Broadcasting requires a packet to be duplicated and copies sent on multiple
links with the goal of delivering a copy to every device on the network. In
practice, broadcast packets are not forwarded everywhere on a network, but only
to devices within a broadcast domain, making broadcast a relative term.
Less common than broadcasting, but perhaps of greater utility and theoretical
significance is multicasting, where a packet is selectively duplicated and
copies delivered to each of a set of recipients.
Networking technologies tend to naturally support certain forwarding models.

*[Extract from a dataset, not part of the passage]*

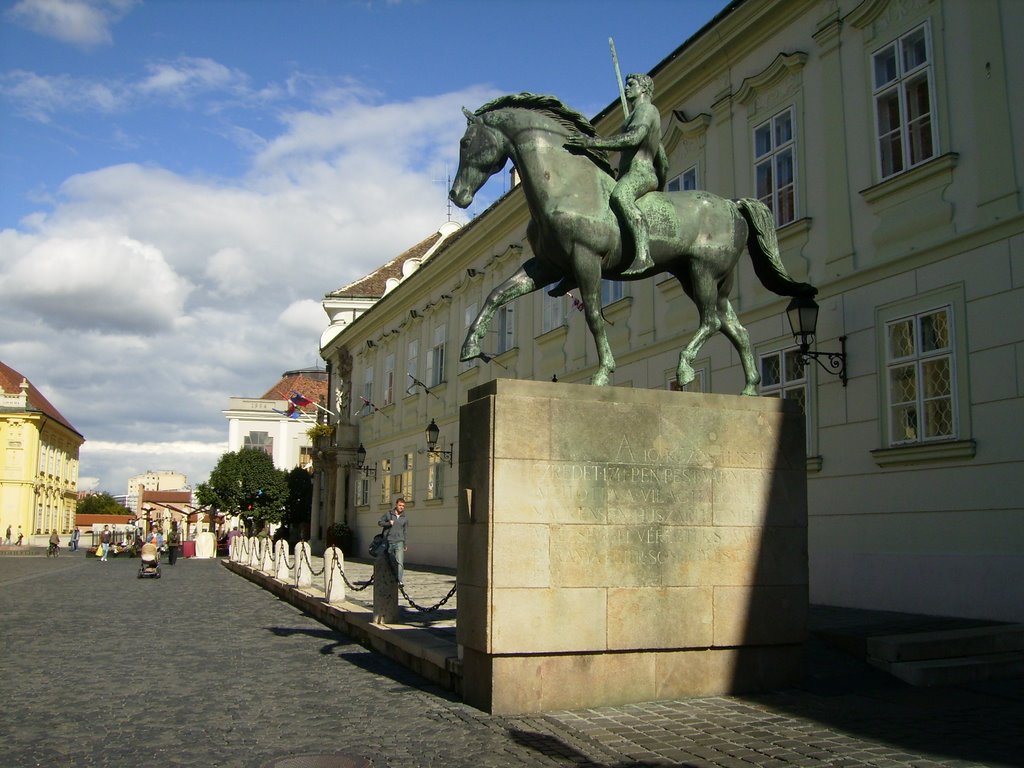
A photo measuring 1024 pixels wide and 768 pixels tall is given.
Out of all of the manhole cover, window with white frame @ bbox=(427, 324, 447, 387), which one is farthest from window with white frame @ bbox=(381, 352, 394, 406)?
the manhole cover

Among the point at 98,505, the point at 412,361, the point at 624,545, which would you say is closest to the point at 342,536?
the point at 412,361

For example, fiber optics and copper cables run directly from one machine to
another form natural unicast media - data transmitted at one end is received by
only one machine at the other end. However, as illustrated in the diagrams,
nodes can forward packets to create multicast or broadcast distributions from
naturally unicast media. Likewise, traditional Ethernet (10BASE5 and 10BASE2,
but not the more modern 10BASE-T) are natural broadcast media - all the nodes
are attached to a single, long cable and a packet transmitted by one device is
seen by every other device attached to the cable. Ethernet nodes implement
unicast by ignoring packets not directly addressed to them. A wireless network
is naturally multicast - all devices within a reception radius of a transmitter
can receive its packets. Wireless nodes ignore packets addressed to other
devices, but require forwarding to reach nodes outside their reception radius.
At nodes where multiple outgoing links are available, the choice of which,
all, or any to use for forwarding a given packet requires a decision making
process that, while simple in concept, is of sometimes bewildering complexity.
Since a forwarding decision must be made for every packet handled by a node, the
total time required for this can become a major limiting factor in overall
network performance. Much of the design effort of high-speed routers and
switches has been focused on making rapid forwarding decisions for large numbers
of packets.
The forwarding decision is generally made using one of two processes:
routing, which uses information encoded in a device's address to infer its
location on the network, or bridging, which makes no assumptions about where
addresses are located and depends heavily on broadcasting to locate unknown
addresses. The heavy overhead of broadcasting has led to the dominance of
routing in large networks, particularly the Internet; bridging is largely
relegated to small networks where the overhead of broadcasting is tolerable.
However, since large networks are usually composed of many smaller networks
linked together, it would be inaccurate to state that bridging has no use on the
Internet; rather, its use is localized.